Also, since you computing the SVD of ATQ , which is presumably a small matrix even if A is large and sparse, wouldn’t you just use the dense SVD on this?
The whole idea came from the RSVDPACK paper, chapter 3.4. The claim is that for very large matrices, eigen(A' * A)
is much faster than svd(A)
. And this is easy to check:
A = randn(100000, 1000);
@time svd(A);
@time eigen(A' * A);
20.607551 seconds (12 allocations: 1.527 GiB, 0.16% gc time)
2.657308 seconds (17 allocations: 30.877 MiB)
And it gets worse for larger matrices.
As for the conditioning problem that’s what they write:
A disadvantage of using this method is that the matrix BB^∗ has essentially the square of the condition number of B. As a result, very small singular values of A near machine precision may not be properly resolved. This is an issue only if A is expected to have very small singular values amongst σ_1, . . . , σ_k.
That’s a bit concerning, but at the end, svd
has really bad asymptotic from the matrix size, and we need to run it on A' * Q
, which has low number of columns, but as many rows as A
. Given that I personally need the method to work with matrices of >10M rows, using normal svd
is not an option…
Even for sparse matrices, ATA squares the condition number. I’m not sure why you consider KrylovKit a “heavy dependency” and not IterativeSolvers.jl?
IterativeSolvers just doesn’t have any real dependencies, and KrylovKit
has more of them, including GPUArraysCore
. Though it’s a minor thing.
How does your function compare to calling KrylovKit.svdsolve
directly on A ?
On the synthetic example A = randn(100000, 1000)
for 50 top values, eigSVD
returns the same eigenvalues as svdsolve
or eigsolve(A' * A, ...)
, but eigSVD
takes 2.5s, eigsolve
1.7s, while svdsolve
takes 74s.
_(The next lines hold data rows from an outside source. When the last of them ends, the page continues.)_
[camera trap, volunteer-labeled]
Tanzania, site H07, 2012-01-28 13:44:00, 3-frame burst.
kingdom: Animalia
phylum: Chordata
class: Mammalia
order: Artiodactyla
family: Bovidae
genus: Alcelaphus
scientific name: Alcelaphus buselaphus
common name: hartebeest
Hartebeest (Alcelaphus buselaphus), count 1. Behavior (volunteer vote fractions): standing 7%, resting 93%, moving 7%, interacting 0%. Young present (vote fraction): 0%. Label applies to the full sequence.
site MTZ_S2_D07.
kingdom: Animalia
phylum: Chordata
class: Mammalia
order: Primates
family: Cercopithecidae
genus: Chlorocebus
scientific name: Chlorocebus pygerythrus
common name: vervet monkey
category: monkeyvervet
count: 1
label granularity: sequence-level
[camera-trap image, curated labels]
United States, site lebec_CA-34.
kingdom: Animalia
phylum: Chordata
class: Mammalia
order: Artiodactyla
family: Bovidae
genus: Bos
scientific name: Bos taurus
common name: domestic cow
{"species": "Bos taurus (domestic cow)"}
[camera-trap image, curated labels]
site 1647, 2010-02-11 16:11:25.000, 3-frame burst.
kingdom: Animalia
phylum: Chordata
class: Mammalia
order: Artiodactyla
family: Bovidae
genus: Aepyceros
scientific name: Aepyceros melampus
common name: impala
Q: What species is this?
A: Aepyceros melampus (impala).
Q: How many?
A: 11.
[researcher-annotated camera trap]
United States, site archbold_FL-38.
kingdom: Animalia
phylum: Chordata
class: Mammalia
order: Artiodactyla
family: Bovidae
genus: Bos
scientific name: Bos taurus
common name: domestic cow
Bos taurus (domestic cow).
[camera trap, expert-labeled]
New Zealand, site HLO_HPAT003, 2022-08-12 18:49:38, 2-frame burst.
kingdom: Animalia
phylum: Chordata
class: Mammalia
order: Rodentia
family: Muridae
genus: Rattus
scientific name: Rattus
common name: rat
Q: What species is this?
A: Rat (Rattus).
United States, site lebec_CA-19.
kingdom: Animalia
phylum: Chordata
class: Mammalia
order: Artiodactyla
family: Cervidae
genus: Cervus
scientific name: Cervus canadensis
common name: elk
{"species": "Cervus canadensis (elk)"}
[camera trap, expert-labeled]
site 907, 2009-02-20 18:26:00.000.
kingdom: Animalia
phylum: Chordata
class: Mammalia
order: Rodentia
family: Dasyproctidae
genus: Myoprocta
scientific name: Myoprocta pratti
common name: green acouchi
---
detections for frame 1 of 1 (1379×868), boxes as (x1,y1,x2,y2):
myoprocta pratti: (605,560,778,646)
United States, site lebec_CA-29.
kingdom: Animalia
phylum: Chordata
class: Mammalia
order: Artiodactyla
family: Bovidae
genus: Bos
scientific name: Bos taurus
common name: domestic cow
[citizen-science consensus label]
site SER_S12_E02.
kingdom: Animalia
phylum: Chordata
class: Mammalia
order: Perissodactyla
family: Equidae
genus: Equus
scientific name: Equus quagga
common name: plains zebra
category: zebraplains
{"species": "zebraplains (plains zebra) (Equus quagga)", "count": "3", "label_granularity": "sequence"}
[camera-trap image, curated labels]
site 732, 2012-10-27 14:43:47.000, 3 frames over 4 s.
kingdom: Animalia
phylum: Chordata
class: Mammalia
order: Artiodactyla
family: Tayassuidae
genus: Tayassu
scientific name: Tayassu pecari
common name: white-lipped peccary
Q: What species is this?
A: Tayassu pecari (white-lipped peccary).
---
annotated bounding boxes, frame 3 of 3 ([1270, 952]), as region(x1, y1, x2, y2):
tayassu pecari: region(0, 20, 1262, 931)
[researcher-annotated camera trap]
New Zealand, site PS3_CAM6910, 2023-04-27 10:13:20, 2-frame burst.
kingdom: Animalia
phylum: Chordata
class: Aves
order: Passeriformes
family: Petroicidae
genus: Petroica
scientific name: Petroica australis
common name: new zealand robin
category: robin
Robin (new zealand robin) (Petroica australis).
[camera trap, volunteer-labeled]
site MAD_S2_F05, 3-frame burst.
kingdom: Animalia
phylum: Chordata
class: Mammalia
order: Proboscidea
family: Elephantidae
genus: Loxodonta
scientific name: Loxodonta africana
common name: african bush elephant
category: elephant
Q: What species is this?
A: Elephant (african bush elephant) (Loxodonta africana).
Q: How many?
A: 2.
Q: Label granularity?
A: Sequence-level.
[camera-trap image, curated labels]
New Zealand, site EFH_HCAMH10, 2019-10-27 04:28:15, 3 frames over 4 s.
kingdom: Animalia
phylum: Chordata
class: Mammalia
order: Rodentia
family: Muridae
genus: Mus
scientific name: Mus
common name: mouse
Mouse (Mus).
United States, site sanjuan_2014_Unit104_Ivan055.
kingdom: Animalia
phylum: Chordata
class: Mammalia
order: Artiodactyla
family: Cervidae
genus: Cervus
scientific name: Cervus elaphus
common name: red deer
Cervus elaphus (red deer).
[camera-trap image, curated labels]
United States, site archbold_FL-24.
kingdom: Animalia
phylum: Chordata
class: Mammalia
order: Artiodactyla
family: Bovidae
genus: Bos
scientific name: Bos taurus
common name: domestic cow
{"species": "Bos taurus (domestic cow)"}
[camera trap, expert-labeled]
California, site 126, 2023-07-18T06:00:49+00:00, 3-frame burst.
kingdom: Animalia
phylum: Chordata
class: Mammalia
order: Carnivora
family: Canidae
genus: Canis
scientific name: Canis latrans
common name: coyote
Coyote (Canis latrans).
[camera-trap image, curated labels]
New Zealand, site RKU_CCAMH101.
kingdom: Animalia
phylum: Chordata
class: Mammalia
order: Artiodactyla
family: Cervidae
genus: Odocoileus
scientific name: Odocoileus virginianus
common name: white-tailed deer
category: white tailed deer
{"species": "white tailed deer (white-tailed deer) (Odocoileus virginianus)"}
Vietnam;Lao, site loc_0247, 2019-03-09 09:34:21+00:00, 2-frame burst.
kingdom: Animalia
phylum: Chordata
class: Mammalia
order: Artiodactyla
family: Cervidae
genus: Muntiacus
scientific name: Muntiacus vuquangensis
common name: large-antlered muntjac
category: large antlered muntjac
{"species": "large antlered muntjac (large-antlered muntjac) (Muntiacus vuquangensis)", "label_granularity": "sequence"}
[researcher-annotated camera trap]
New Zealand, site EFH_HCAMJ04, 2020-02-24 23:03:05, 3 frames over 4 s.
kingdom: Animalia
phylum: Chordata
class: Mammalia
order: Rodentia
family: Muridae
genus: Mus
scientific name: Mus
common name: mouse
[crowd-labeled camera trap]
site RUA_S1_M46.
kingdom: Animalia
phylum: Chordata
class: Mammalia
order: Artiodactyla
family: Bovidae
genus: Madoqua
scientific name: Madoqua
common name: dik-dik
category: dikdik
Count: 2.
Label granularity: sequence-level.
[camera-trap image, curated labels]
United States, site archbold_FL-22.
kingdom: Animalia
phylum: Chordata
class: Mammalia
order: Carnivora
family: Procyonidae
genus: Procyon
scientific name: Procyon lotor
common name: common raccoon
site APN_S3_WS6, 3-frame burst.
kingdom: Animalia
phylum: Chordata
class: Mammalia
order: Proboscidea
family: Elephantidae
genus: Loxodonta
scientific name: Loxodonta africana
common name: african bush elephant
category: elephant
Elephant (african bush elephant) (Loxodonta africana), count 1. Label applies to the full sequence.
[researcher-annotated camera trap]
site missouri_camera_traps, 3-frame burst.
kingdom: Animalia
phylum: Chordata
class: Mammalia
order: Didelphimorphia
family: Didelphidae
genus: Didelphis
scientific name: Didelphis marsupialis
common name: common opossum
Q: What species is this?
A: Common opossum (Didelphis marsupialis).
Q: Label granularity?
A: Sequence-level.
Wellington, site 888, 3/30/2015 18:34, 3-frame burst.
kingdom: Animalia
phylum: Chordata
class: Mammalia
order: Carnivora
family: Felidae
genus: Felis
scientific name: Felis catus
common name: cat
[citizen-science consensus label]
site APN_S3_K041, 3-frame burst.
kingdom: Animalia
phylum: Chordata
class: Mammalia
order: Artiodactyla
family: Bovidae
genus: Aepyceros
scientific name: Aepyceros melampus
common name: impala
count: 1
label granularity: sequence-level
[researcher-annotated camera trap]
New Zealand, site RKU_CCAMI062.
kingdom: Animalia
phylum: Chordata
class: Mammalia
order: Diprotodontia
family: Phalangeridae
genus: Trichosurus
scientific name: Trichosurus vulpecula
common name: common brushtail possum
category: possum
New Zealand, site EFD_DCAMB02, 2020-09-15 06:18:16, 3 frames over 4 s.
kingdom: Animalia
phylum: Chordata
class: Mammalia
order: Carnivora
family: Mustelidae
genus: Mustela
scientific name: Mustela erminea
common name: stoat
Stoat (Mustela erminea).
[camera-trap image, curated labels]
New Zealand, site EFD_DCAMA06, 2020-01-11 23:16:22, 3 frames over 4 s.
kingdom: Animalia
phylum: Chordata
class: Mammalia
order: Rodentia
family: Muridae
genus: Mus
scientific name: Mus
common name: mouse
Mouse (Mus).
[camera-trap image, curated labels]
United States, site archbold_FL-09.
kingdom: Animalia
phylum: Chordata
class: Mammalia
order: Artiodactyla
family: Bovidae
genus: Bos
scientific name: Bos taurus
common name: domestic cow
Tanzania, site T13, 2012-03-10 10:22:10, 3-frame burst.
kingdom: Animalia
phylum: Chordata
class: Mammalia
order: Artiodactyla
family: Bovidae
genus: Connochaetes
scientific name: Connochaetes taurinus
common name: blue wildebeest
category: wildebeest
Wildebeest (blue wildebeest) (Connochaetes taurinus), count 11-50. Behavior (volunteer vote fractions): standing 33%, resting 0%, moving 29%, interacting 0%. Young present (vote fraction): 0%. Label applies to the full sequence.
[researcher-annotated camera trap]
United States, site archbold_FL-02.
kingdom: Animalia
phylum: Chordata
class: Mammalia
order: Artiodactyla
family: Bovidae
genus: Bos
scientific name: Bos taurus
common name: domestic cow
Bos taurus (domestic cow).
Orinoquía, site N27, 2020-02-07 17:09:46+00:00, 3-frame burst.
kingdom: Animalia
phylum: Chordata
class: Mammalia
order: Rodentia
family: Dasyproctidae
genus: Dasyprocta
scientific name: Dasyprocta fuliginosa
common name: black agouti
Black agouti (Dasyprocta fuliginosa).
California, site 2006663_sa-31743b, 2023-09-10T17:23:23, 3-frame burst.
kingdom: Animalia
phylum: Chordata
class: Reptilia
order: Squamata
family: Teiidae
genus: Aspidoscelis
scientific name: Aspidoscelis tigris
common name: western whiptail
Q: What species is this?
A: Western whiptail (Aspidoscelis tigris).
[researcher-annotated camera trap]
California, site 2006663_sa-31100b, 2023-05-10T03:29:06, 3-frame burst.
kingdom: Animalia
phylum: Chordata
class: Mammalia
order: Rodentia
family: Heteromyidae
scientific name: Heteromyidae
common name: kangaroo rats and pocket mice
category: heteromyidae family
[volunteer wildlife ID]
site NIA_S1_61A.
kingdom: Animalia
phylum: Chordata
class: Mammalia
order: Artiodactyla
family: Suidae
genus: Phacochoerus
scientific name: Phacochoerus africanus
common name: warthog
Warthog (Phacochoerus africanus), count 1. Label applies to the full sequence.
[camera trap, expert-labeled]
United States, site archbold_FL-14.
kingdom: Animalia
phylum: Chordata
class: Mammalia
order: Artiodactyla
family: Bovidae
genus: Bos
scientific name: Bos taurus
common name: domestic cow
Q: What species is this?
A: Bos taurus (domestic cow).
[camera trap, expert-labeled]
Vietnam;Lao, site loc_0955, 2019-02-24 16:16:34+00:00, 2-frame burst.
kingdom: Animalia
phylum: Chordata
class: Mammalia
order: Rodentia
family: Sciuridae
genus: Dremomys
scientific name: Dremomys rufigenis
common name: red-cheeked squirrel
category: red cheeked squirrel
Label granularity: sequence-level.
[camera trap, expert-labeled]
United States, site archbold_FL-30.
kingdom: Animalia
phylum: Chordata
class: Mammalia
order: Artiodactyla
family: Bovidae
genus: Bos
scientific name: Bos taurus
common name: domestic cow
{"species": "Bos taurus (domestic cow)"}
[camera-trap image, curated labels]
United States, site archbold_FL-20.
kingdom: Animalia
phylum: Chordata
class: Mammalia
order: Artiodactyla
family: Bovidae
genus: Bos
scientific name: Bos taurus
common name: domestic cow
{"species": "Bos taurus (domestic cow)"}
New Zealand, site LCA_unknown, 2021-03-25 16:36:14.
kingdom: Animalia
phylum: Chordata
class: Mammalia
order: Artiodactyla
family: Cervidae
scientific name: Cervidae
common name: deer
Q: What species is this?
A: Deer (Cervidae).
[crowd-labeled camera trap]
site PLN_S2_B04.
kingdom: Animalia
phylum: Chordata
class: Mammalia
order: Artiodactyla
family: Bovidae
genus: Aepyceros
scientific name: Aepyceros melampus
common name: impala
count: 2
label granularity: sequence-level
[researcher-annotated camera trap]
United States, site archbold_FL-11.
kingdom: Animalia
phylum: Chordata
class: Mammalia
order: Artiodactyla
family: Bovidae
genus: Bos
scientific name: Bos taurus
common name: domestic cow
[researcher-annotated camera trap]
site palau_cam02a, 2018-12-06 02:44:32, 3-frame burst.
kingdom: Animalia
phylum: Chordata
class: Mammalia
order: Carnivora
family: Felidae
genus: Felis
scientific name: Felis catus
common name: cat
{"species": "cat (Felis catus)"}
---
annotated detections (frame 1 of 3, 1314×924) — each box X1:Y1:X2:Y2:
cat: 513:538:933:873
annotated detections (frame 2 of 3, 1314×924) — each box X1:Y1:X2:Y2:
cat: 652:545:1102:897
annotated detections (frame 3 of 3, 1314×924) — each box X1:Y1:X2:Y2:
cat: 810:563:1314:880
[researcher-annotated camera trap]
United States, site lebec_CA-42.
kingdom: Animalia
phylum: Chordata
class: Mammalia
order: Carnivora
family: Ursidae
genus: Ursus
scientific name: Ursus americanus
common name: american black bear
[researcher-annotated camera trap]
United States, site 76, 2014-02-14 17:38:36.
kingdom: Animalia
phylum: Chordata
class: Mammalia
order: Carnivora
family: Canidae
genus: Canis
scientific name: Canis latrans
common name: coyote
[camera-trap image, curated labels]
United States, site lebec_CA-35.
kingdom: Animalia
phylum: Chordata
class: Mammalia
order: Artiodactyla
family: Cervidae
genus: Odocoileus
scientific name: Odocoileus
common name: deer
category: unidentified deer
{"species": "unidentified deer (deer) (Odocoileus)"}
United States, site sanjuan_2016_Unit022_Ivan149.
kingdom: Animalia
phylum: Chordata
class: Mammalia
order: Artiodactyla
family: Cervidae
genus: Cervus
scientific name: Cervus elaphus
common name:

Surprisingly, svdsolve
is much slower than full svd
.
However, on these tests I observed that IterativeSolvers.lobpcg
sometimes fails, while eigsolve
behaves much stabler. So I guess I’ll switch to KrylovKit.eigsolve
at the end.
Note also that your use of randn
means that you will automatically promote to Float64
. Better to use randn(eltype(A), n, k+s)
so that it uses the type of A
.
While I see how it helps for consistency, I’m not sure that would be correct in this case. When we do multiplication of large matrices, it’s a lot of sums inside, which can lead to overflowing. As an example, below values in A
are in the range of 0-1000, Q
are standard normal, but A' * Q
consists fully of Inf
. And if we use low-precision floats to save memory, type promotion makes total sense to me: A
is large, so it’s Float16
, but Q
and A' * Q
are much smaller, so we can afford to make them Float64
. Same logic as with sparsity.
A = rand(Float16, 100000, 200) .* 1000;
Q = randn(eltype(A), size(A, 1), 10);
(A' * Q)[1:2, 1:5]
2×5 Matrix{Float16}:
Inf Inf Inf -Inf Inf
Inf Inf Inf -Inf -Inf